:: Problem requirements ::
The answer is to be all of the data below, reproduced exactly.

:: Task input ::
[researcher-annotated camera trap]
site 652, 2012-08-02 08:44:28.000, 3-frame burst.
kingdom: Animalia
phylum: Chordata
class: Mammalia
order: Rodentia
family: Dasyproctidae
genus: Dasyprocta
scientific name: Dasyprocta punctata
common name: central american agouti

:: Exercise solution ::
[researcher-annotated camera trap]
site 652, 2012-08-02 08:44:28.000, 3-frame burst.
kingdom: Animalia
phylum: Chordata
class: Mammalia
order: Rodentia
family: Dasyproctidae
genus: Dasyprocta
scientific name: Dasyprocta punctata
common name: central american agouti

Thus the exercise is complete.